- **EXERCISE AIM**:
Gather every line below that contains the word "tire".

- **EXERCISE INPUTS**:
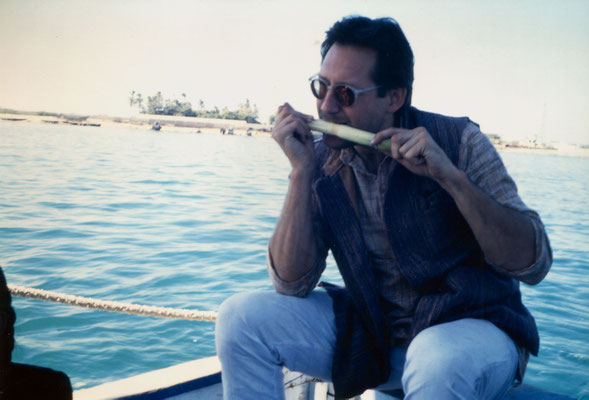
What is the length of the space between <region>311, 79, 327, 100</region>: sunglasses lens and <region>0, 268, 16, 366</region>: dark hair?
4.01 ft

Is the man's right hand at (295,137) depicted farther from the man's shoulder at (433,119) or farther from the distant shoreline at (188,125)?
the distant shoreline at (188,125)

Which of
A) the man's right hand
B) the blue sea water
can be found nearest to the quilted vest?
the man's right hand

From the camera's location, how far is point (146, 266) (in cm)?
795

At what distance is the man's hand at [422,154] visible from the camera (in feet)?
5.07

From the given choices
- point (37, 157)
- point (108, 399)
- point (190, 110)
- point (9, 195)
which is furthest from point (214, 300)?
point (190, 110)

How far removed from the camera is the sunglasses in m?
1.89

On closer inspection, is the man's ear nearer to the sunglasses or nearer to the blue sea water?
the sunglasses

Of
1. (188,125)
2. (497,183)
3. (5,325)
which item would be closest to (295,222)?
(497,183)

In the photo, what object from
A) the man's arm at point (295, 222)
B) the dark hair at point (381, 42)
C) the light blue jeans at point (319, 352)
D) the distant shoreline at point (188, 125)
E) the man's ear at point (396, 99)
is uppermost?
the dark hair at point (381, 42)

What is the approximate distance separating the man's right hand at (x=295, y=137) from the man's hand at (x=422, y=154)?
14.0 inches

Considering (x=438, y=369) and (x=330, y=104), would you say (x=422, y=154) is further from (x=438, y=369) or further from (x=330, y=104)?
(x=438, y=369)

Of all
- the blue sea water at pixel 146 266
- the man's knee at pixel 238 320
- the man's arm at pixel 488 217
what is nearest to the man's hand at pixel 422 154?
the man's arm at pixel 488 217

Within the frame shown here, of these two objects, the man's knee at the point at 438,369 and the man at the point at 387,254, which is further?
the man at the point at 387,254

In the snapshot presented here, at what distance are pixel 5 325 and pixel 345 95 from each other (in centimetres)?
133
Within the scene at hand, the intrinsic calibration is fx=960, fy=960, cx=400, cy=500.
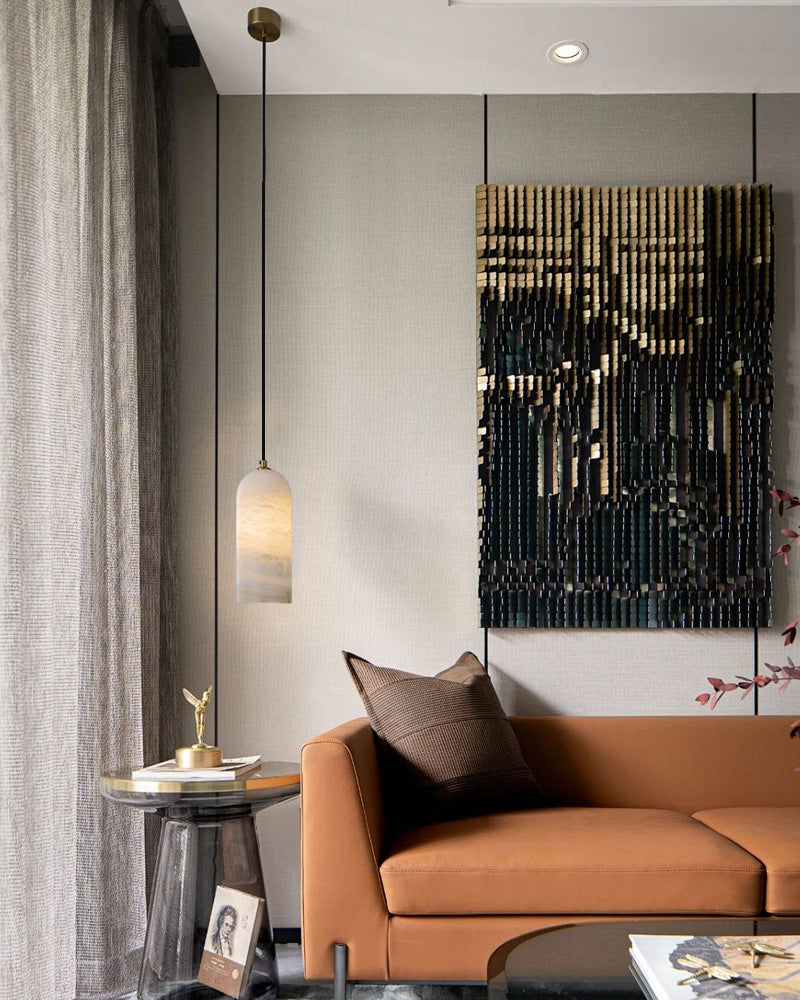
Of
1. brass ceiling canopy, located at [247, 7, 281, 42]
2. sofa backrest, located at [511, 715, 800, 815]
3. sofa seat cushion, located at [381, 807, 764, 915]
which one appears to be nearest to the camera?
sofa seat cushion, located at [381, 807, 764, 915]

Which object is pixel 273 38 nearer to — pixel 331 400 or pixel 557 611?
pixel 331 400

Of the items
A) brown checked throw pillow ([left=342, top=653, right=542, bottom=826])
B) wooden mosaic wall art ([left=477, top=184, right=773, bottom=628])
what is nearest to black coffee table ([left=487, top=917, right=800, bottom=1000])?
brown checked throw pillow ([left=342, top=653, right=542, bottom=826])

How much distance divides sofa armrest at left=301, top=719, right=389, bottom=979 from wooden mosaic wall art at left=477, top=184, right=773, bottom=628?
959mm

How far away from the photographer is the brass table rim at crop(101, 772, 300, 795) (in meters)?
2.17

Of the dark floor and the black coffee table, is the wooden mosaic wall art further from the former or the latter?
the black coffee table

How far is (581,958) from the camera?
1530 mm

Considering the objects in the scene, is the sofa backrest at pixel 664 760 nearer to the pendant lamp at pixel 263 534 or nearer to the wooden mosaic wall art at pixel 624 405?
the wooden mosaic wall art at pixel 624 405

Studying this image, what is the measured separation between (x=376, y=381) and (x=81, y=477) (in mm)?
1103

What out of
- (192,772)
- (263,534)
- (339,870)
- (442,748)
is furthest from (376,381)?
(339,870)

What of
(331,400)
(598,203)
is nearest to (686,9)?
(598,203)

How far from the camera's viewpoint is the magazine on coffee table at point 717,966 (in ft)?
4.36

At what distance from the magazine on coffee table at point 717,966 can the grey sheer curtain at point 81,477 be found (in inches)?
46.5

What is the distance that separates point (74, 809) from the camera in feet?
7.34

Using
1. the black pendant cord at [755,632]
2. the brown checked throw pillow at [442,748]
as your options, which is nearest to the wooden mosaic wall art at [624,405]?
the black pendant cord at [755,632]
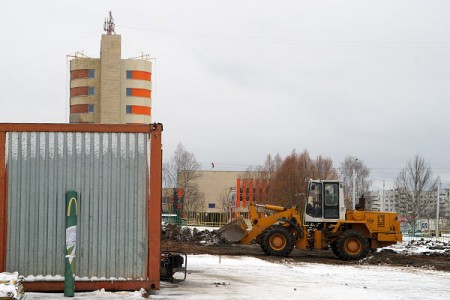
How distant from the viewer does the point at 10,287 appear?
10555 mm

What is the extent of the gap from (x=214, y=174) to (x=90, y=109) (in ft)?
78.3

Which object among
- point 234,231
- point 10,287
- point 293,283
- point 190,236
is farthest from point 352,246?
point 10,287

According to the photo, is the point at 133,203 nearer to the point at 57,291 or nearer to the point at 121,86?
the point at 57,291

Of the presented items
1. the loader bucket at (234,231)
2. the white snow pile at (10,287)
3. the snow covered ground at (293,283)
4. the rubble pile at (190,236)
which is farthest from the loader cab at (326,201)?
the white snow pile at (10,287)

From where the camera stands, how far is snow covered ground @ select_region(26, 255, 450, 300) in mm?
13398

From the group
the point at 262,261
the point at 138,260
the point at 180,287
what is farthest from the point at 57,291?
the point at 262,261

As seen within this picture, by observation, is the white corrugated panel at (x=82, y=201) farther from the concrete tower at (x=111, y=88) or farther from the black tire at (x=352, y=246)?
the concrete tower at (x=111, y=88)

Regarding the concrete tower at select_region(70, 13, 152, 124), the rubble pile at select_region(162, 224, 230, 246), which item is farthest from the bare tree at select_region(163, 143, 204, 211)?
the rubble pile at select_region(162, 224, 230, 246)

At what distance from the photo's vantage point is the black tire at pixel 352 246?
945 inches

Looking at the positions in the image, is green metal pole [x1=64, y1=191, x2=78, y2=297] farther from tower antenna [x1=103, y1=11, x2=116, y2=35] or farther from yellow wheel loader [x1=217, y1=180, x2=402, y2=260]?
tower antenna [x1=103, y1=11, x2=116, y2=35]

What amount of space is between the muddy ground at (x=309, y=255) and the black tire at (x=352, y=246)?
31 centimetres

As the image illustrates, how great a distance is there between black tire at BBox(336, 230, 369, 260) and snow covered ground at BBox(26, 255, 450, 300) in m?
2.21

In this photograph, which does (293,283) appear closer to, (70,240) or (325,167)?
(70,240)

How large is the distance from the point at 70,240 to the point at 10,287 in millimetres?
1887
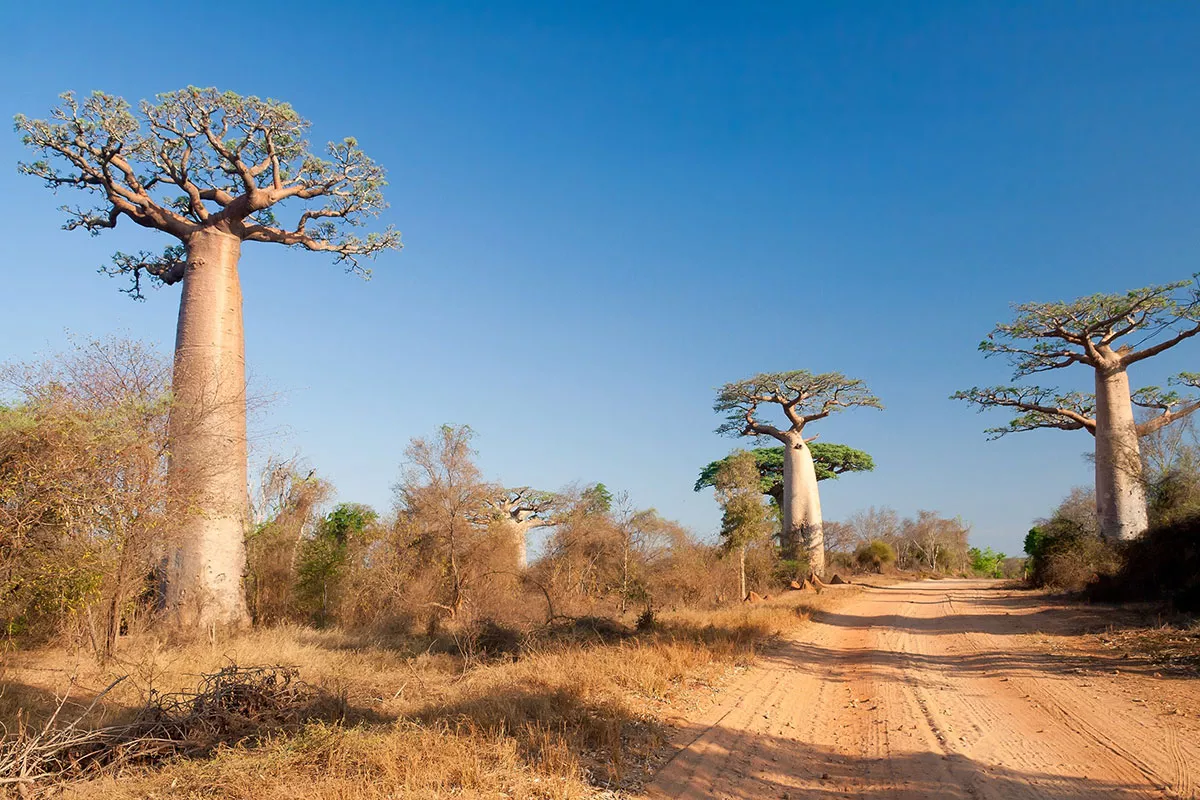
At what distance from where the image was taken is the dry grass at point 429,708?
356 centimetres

...

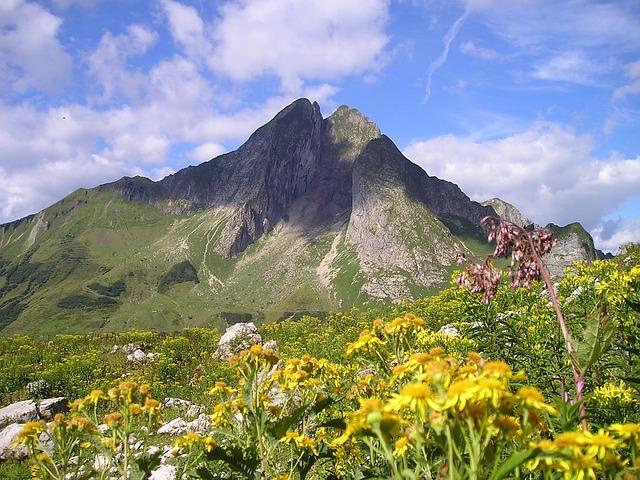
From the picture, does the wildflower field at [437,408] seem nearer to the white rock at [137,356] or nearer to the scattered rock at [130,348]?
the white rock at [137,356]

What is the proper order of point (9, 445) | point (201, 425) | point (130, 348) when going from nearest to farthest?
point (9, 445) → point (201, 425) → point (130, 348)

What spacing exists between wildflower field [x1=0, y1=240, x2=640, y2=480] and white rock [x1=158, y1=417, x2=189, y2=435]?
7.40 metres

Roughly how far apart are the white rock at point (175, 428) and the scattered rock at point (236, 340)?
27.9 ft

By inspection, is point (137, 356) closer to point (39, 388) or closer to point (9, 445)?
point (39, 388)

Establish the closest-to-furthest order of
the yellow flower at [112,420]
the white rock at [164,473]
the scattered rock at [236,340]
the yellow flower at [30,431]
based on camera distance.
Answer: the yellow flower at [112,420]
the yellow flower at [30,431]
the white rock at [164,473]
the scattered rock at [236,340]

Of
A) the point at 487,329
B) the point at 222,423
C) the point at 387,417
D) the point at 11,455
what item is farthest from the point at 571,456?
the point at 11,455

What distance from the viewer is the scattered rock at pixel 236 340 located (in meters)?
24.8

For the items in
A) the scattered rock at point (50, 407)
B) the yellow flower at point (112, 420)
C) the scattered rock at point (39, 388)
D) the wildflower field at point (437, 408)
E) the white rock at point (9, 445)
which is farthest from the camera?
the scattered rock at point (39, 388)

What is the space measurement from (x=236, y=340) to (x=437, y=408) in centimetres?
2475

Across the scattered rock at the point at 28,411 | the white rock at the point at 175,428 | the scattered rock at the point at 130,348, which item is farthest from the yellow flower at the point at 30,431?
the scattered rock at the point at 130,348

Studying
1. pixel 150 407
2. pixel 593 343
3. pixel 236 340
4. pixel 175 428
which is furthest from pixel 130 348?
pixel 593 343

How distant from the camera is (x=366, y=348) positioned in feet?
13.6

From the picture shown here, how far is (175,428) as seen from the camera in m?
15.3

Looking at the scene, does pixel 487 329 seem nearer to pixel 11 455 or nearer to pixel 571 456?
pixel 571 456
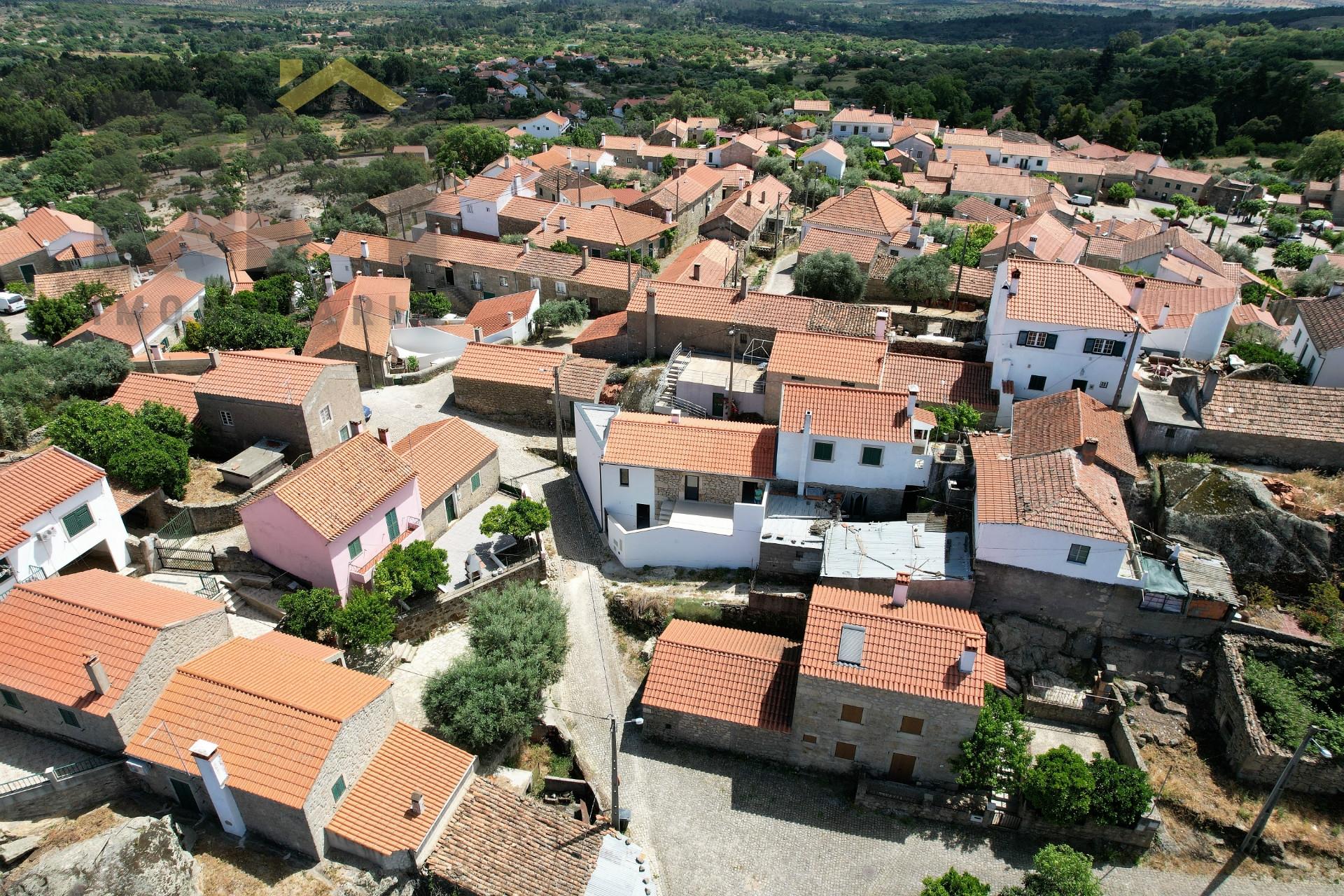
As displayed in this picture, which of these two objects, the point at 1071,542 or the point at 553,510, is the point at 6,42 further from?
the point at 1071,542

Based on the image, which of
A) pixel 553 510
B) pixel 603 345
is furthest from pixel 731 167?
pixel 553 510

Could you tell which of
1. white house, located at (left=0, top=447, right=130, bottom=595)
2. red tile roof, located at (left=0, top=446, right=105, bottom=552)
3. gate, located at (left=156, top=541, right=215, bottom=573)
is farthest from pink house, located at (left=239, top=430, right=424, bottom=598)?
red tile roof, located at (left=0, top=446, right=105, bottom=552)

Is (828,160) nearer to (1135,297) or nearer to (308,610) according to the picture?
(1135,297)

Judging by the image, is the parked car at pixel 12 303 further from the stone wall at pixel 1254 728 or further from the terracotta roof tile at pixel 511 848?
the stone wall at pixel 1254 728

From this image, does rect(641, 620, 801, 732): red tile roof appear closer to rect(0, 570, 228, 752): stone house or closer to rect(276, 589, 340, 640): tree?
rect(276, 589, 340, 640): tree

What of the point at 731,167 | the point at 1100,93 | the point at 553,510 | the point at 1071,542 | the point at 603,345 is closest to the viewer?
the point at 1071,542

- **RESULT FOR THIS EXERCISE**:
As seen within this picture, by observation, is the white corrugated panel at (x=82, y=201) farther from the concrete tower at (x=111, y=88) or farther from the black tire at (x=352, y=246)?
At what distance from the photo's vantage point is the black tire at pixel 352 246?
What amount of space is between the muddy ground at (x=309, y=255) and the black tire at (x=352, y=246)?
As the image illustrates, how great a distance is there between black tire at BBox(336, 230, 369, 260) and snow covered ground at BBox(26, 255, 450, 300) in m?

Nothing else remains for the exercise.